After three years as Yahoo Inc’s chief executive officer, Marissa Mayer is still searching for a viable turnaround plan for the company.
Yahoo on Tuesday reported disappointing third-quarter financial results and said it would soon begin to use Google Inc to power some of its search results and advertising.
In a conference call and Web cast, Mayer told investors that Yahoo was “continuing to face revenue headwinds in our core business” and that it would soon unveil a plan to streamline and focus the company.
“We see a unique moment for Yahoo to narrow our strategy,” Mayer said.
Mayer said the plan is likely to include staff cuts and the shutdown or sale of some of the company’s operations.
The first area to take a hit was Yahoo’s video programming. The company, which has invested heavily in original Web content, such as the Community series, said it was taking a US$42 million write-off in the third quarter on the value of its video assets.
For the third quarter, Yahoo reported revenue of US$1.23 billion, compared with US$1.15 billion in the same quarter a year ago. Net income was US$76 million, or US$0.08 per share, compared with US$6.77 billion, or US$6.70 per share, the previous year, when the company booked big gains from the sale of some of its stake in Chinese e-commerce company Alibaba Group Holding Ltd (阿里巴巴集團).

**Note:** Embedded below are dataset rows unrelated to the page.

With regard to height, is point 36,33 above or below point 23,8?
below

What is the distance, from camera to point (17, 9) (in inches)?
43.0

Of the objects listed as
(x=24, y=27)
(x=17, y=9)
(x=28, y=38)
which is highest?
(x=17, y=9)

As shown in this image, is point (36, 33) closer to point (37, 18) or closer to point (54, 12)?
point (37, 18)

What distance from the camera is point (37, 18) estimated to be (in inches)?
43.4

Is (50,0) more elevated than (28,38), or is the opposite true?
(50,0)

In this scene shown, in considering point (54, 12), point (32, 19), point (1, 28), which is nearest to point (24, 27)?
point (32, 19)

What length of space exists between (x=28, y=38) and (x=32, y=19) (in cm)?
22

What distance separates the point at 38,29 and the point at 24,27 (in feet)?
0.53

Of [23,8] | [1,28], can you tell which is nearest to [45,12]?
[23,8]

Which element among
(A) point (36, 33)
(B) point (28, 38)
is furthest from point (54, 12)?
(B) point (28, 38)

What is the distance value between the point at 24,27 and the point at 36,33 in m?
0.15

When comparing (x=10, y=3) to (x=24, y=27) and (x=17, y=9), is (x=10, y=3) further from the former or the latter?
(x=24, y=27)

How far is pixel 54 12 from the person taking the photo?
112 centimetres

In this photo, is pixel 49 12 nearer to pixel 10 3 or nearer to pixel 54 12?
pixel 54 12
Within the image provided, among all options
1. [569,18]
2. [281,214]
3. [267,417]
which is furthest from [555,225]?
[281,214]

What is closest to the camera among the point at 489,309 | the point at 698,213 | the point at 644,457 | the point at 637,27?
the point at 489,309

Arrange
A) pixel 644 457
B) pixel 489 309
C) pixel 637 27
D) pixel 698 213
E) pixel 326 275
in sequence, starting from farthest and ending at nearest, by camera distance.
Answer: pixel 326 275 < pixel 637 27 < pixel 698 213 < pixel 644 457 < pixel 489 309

Revenue and profits fell below Wall Street’s consensus estimates, sending Yahoo’s shares down 1.5 percent in after-hours trading.
Yahoo plans to spin off its remaining 15 percent stake in Alibaba in the next few months, despite lingering concerns about whether the deal would incur taxes for shareholders. The value of the spin-off, which Yahoo said could be delayed until January, accounts for most of Yahoo’s current stock price.
Mayer, a former Google executive, said that Google and Yahoo had signed a Web and mobile search deal this week, in which Google would supply advertising and search results for some search queries made by Yahoo users.
Yahoo had previously relied on Microsoft Corp’s Bing and its own in-house mobile search technology to handle queries, but now it plans to use Google, too.
“We think having an agreement with both search providers really improves competition,” Mayer said.
However, given that Google dominates search results and advertising, the deal is to face antitrust scrutiny from the US Department of Justice. In 2008, Yahoo and Google abandoned a similar deal after opposition from regulators, pushing Yahoo toward Microsoft, which was then the No. 3 search engine.
Search Engine Land founding editor Danny Sullivan said that the marketplace has changed since the last Google-Yahoo deal was proposed and that the partnership could be more palatable to regulators now.
“Yahoo lost all the market share it could lose, gave up its search technology and became this outer fiefdom of Microsoft,” he said.
However, Sullivan said partnering with Google would not solve Yahoo’s longer-term problems in search.
“Whatever numbers you look at, Yahoo’s the third-place player,” he said.